An simple way to get around this problem is dumping messages into a file and putting that file in S3 named something like “topic-partition-offset” where offset is the offset of the first message contained within that file. You can then read those forward starting from offset zero and go until you reach the end, then start reading from Kafka for recent data.
The drawback is this isn’t integrated with Kafka so you’re now maintaining what is effectively two different systems for the same data. It also means the key-based compaction won’t work either and you’d have to re-implement that on top of the files in S3 as well.
Storing all data forever in a single source of truth is awesome until regulation like GDPR comes along. Do you have plans to support excision or is your guidance on personal data to avoid putting it into a system like Kafka/Pyrostore?
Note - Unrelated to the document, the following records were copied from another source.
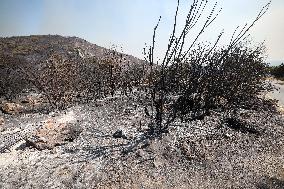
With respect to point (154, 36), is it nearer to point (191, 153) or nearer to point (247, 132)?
point (191, 153)

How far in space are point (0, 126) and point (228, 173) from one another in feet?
19.4

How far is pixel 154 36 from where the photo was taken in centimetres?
580

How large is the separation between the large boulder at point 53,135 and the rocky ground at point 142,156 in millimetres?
17

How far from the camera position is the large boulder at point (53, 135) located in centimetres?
618

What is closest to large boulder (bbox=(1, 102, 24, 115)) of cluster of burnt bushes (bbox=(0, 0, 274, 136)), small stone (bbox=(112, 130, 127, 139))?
cluster of burnt bushes (bbox=(0, 0, 274, 136))

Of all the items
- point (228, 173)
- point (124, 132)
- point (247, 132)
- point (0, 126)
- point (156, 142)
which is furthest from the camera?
point (0, 126)

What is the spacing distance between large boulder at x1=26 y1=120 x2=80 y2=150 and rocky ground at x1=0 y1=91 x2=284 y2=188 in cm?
2

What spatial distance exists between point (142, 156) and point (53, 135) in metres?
1.72

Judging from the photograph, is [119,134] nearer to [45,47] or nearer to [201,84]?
[201,84]

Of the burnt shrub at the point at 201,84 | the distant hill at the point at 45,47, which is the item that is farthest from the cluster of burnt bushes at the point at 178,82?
the distant hill at the point at 45,47

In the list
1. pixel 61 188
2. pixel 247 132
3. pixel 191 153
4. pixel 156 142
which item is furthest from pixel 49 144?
pixel 247 132

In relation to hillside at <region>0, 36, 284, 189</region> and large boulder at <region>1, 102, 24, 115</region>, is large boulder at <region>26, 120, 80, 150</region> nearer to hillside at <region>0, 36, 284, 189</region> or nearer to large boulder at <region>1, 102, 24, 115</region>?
hillside at <region>0, 36, 284, 189</region>

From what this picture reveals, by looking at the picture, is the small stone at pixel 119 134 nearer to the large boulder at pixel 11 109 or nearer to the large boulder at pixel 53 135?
the large boulder at pixel 53 135

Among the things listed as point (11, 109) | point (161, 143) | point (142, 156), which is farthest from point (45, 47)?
point (142, 156)
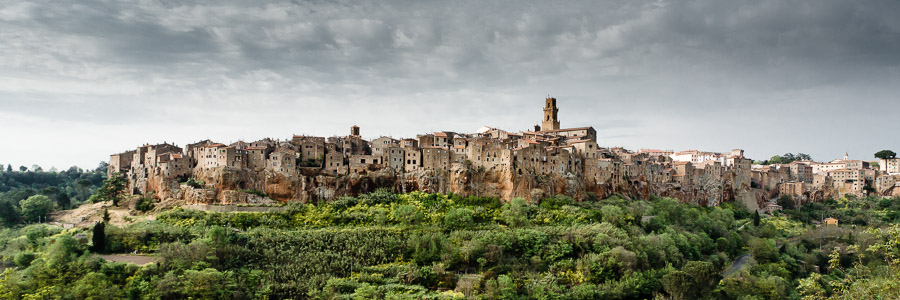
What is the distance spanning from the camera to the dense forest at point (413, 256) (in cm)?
2880

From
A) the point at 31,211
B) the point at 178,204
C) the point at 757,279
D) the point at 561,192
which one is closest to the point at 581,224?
the point at 561,192

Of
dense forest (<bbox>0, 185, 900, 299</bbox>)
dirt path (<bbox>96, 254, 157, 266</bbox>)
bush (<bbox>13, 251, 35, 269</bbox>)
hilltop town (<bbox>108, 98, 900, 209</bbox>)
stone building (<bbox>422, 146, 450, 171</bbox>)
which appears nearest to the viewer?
dense forest (<bbox>0, 185, 900, 299</bbox>)

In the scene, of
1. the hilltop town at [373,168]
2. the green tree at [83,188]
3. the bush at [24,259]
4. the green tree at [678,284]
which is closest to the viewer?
the bush at [24,259]

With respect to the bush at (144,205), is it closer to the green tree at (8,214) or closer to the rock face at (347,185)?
the rock face at (347,185)

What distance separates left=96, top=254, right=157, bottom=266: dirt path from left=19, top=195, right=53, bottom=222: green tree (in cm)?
1516

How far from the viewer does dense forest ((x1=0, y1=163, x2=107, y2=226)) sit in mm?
42719

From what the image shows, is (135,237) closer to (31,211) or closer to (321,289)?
(321,289)

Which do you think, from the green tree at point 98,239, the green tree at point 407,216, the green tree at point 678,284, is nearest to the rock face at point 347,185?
the green tree at point 407,216

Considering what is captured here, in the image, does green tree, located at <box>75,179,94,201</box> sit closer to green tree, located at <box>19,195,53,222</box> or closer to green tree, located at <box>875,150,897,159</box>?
green tree, located at <box>19,195,53,222</box>

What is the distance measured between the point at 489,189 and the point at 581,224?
751 centimetres

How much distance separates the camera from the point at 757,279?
113 feet

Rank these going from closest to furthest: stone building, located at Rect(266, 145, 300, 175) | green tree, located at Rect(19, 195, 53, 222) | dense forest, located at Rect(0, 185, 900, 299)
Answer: dense forest, located at Rect(0, 185, 900, 299), stone building, located at Rect(266, 145, 300, 175), green tree, located at Rect(19, 195, 53, 222)

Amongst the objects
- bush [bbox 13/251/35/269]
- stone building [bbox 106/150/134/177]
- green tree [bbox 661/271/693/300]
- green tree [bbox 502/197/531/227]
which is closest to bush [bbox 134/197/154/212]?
stone building [bbox 106/150/134/177]

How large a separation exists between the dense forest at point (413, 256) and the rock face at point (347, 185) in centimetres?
107
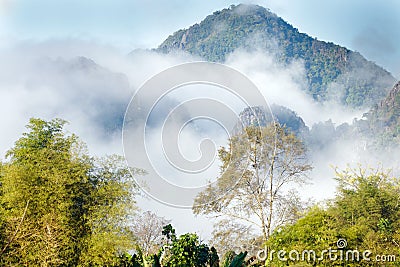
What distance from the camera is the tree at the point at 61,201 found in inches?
408

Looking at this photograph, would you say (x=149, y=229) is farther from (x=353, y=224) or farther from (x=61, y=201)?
(x=61, y=201)

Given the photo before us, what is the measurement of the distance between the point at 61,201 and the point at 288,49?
372 feet

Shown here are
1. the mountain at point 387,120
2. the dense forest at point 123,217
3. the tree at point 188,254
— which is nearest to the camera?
the dense forest at point 123,217

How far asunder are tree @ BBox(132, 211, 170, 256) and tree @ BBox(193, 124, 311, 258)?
694 cm

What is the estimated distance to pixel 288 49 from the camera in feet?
392

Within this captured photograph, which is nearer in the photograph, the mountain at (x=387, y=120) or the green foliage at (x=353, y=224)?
the green foliage at (x=353, y=224)
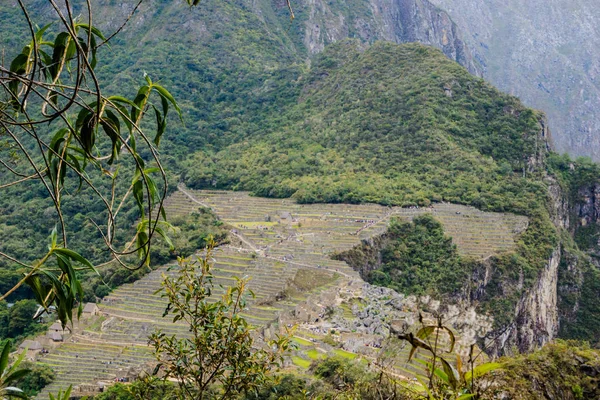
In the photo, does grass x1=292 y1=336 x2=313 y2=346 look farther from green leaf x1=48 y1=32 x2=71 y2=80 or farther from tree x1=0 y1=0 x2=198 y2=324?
green leaf x1=48 y1=32 x2=71 y2=80

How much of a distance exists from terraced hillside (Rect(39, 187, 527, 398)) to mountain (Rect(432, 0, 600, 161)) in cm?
6946

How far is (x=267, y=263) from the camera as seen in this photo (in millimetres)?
29453

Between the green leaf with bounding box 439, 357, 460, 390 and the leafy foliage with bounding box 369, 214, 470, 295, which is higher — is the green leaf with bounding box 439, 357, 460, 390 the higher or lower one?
the higher one

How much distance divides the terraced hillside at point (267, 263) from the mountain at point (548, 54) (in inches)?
2735

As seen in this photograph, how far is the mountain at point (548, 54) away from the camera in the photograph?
336 ft

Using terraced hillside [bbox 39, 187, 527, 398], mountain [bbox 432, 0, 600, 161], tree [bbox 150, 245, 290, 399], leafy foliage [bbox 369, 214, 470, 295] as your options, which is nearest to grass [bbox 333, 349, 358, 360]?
terraced hillside [bbox 39, 187, 527, 398]

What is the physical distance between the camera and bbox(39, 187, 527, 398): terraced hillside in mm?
23094

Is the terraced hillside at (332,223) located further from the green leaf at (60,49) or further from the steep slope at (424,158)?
the green leaf at (60,49)

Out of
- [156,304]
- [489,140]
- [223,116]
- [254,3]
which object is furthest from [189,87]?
[156,304]

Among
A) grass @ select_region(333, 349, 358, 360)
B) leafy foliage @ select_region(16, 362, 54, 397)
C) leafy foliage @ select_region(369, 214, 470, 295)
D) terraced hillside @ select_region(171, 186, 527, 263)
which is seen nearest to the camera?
grass @ select_region(333, 349, 358, 360)

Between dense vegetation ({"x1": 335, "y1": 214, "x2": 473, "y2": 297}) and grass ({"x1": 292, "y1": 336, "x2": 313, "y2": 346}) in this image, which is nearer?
grass ({"x1": 292, "y1": 336, "x2": 313, "y2": 346})

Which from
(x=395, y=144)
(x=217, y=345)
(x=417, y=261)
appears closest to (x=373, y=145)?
(x=395, y=144)

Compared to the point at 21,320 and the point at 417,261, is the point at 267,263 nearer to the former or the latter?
the point at 417,261

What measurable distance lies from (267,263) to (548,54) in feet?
315
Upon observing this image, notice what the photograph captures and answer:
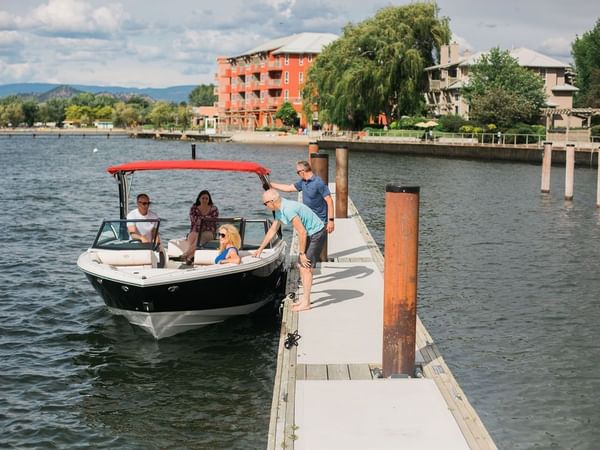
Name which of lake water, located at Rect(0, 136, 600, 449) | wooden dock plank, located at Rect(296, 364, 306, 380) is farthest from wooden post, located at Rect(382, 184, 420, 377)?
lake water, located at Rect(0, 136, 600, 449)

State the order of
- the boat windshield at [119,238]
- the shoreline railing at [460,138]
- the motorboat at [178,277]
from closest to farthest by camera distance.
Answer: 1. the motorboat at [178,277]
2. the boat windshield at [119,238]
3. the shoreline railing at [460,138]

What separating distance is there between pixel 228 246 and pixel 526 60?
268ft

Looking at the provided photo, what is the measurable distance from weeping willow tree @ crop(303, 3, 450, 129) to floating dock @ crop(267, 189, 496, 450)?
74.4 metres

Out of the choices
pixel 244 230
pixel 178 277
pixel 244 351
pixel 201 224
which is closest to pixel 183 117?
pixel 244 230

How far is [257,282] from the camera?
14164 millimetres

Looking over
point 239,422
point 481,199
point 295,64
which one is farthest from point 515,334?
point 295,64

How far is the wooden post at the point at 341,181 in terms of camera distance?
2298cm

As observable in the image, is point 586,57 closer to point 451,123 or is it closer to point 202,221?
point 451,123

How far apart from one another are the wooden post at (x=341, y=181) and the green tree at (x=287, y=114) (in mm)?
104000

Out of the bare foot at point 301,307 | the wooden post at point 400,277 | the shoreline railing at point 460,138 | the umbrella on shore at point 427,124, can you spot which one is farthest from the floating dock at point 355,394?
the umbrella on shore at point 427,124

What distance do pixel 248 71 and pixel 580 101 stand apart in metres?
73.5

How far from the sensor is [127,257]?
13.8 metres

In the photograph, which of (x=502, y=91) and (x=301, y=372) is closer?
(x=301, y=372)

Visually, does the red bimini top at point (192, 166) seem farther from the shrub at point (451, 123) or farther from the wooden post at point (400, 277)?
the shrub at point (451, 123)
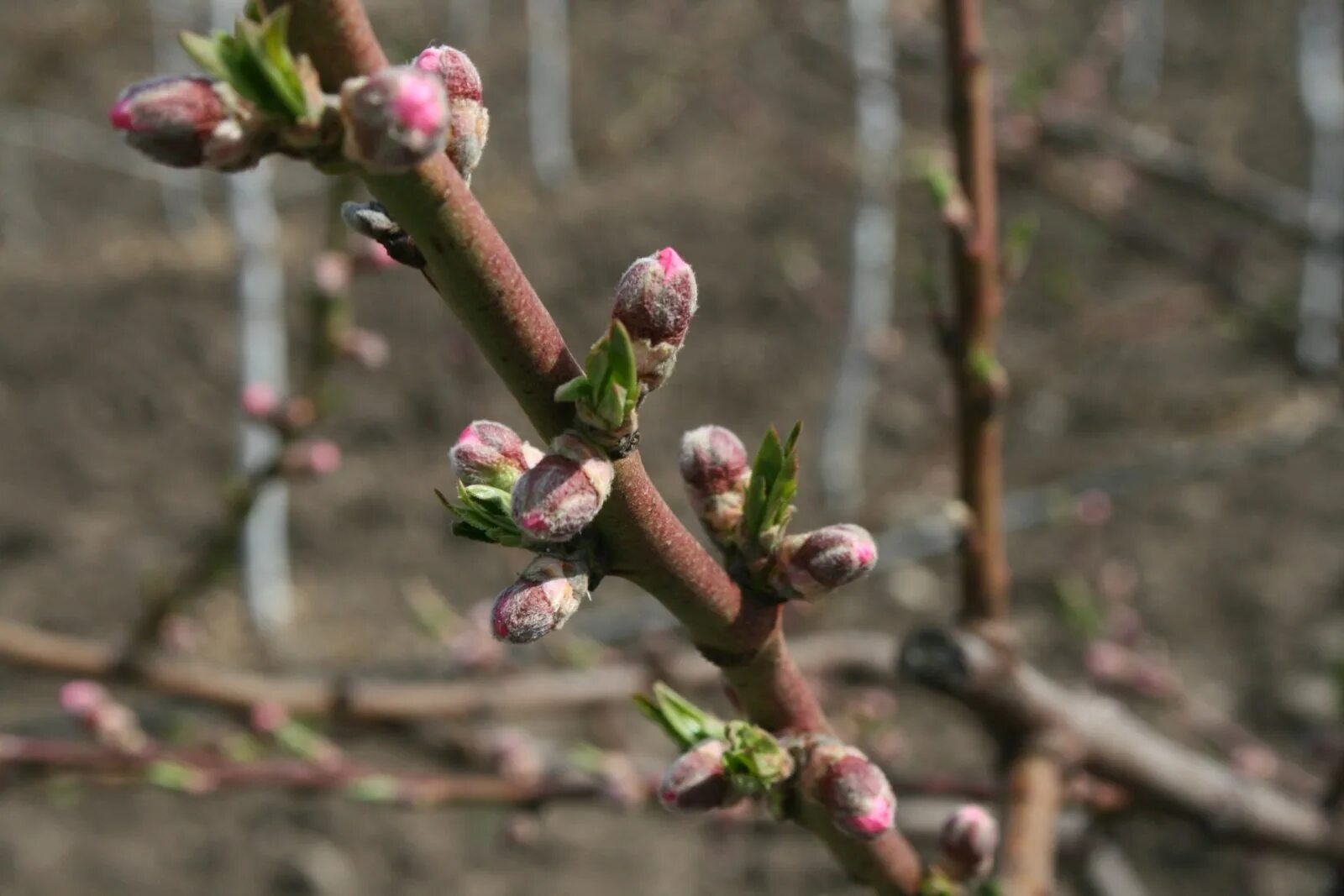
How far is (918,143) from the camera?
5.08 meters

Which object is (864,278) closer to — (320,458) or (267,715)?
(320,458)

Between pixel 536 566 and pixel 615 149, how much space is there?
16.8ft

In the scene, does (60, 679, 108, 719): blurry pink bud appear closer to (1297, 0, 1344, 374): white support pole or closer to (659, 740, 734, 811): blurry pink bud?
(659, 740, 734, 811): blurry pink bud

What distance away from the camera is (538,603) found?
1.49 ft

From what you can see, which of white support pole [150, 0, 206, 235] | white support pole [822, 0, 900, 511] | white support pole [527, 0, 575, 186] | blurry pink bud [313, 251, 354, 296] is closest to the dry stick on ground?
blurry pink bud [313, 251, 354, 296]

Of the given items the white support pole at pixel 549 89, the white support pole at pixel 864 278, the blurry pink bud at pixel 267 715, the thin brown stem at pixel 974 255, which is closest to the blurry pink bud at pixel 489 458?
the thin brown stem at pixel 974 255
It covers several strategies, three of which are:
* Encrypt it and then throw away the key to forget it
* Store private data outside the event with the event just pointing to it
* Delete events (on systems that support this)
Workarounds for excision in Kafka, such as key compaction, are often not possible to use as they depend on the key scheme used.
https://azure.microsoft.com/en-us/services/hdinsight/apache-...
Is this same approach as pyro ?
This reduces operational complexity significantly vs scaling nodes up, dealing with rebalancing, under replicated partitions, etc.
What does ' lossy effects on stream-ability. ' mean here. Stream slows down, data loss or something else?
This would be even better if it didn't need a modified client.